Each new day shows observability attached to other software and system engineering aspects. Observability pipelines. Observability platforms. It seems many want the love shown to observability to shine a light into their secluded corners. Unfortunately, observability has lost all meaning and is now all but divorced from its origins.

“Observability is a notion that plays a major role in filtering and reconstruction of states from inputs and outputs.
Together with reachability, observability is central to the understanding of feedback control systems.”
Lectures on Dynamics Systems and Control, MIT

You could argue that the above definition pertains to cybernetics, particularly control theory.

But much of what is happening today in the industry is centered around streamlining and stabilizing a much bigger feedback loop – one that is managing change and complexity within businesses and the enclosing environment.

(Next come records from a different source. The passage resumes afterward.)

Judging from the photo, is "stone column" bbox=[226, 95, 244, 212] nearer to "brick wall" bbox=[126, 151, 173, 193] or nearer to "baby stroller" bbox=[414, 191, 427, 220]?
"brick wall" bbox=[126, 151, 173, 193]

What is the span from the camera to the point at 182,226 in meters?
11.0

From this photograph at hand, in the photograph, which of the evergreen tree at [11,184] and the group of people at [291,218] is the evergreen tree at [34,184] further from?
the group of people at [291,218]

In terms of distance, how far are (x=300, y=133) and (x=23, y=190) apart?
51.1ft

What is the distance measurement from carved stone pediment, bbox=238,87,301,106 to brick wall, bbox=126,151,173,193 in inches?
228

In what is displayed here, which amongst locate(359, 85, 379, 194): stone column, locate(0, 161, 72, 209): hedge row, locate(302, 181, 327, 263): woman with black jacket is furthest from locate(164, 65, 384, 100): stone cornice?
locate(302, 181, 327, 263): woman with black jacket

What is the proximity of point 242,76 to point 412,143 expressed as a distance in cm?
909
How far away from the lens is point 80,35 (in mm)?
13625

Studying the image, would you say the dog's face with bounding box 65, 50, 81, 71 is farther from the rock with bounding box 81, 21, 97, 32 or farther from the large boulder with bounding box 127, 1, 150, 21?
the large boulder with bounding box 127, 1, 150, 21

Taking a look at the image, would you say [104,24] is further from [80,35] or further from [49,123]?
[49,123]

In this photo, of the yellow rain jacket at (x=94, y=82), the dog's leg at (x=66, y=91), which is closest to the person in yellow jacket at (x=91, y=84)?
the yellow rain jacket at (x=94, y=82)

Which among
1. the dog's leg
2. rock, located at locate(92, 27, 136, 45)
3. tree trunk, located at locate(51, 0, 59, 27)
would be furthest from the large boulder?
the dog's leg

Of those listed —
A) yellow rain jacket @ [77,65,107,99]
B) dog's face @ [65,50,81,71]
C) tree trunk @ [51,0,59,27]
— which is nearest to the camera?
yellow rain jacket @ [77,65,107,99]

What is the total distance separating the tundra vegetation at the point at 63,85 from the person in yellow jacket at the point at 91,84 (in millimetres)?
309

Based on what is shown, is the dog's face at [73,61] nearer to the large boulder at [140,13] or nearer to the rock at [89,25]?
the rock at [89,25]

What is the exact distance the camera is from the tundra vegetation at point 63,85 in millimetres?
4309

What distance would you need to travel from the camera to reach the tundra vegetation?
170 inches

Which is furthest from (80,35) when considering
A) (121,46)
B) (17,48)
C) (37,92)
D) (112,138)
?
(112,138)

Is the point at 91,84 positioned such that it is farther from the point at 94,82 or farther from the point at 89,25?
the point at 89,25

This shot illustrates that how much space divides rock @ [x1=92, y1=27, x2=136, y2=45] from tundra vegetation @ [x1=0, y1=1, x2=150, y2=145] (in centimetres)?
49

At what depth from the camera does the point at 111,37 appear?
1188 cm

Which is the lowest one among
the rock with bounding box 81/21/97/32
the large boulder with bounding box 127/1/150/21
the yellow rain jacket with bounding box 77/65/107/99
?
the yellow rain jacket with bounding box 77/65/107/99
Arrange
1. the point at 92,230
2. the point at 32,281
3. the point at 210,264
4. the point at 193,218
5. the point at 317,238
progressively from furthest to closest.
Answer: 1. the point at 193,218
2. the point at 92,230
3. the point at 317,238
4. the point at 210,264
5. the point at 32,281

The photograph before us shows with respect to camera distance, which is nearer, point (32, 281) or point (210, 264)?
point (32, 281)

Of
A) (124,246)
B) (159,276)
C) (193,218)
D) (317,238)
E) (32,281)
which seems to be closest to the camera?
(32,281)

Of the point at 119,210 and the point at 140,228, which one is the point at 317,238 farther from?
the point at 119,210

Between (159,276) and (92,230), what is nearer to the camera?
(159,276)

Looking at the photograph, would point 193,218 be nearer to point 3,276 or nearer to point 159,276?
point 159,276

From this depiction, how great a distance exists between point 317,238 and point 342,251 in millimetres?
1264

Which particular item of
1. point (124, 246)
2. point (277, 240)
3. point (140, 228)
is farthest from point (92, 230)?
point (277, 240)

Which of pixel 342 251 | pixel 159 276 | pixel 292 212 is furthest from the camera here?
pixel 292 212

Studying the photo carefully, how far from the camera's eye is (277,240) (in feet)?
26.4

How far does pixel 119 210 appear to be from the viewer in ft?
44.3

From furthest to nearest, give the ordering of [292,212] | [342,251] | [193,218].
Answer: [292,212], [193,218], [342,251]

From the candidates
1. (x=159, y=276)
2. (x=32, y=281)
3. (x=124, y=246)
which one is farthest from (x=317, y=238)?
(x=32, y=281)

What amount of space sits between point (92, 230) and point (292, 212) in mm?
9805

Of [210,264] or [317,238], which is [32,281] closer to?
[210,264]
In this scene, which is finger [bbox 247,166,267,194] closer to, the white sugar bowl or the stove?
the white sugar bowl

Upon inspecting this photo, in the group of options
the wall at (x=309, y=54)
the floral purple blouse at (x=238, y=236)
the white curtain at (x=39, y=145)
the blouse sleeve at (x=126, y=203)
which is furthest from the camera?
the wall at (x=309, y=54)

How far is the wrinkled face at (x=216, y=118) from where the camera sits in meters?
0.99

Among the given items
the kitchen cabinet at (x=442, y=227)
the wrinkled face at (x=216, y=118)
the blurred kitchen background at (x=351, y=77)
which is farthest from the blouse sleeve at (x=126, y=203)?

The critical elements of cybernetics are feedback, flow, control, and communication – which many would agree are the essential aspects of successful systems operations. The big difference is that we must now somehow bring together the worlds of man and machine in such a way that plays to the strengths of each other without significantly taxing the capabilities and capacities of each. Talk of exploring the infinite space of the “unknown unknown” is, for the most part, not at all helpful or productive. There are natural limits and constraints in practice and, most certainly, in production. We must refocus on what should be observed and, more importantly, controlled.

What matters most is what we can infer from observations and the significance of such observations to the system (of systems) state we are attempting to see, sense, and steer. The problem with observability is that we have not defined a model consisting of a relatively small set of universal signals and states that reflect the nature of modern application systems of services, flows, streams, etc. Instead, observability vendors continue to focus on raw data.

We need to bring the fundamentals into focus, extracting the signal from the noise. What system (health) states are of concern, and at what granularity? How is the state determination made? By the system, or service itself, or by external dependents? How reliable, durable, and predictive can such determinations be? What is the set of qualitative signals that can describe much of the interaction, conversation as opposed to transaction, that occurs between systems and parts of the system? What is the signal mapping to state, and how sensitive should it be at various exchange points? What mechanism and policy can be employed to scale up (aggregation) and down (decompose) to the appropriate level of operational attention?

Most current observability technologies don’t fair well as a source of behavioral signals or inferred states. They are not designed to reconstruct behavior that would allow the level of inspection we would need to translate from measurement to signal and, in turn, the state effectively. They are designed with data collection and reporting in mind of the event, not the signal or state. They are unaware of the resilience mechanisms many service-to-service communication libraries now employ. They count errors at the request level and not failures in an exchange within a workflow, which can consist of one or more errors but still be regarded as successful completion. The default should be to only surface signals and states in tooling and only rarely drill down into low-level events.

When we talk only of signals and states, then and only then can we say there is observability of systems.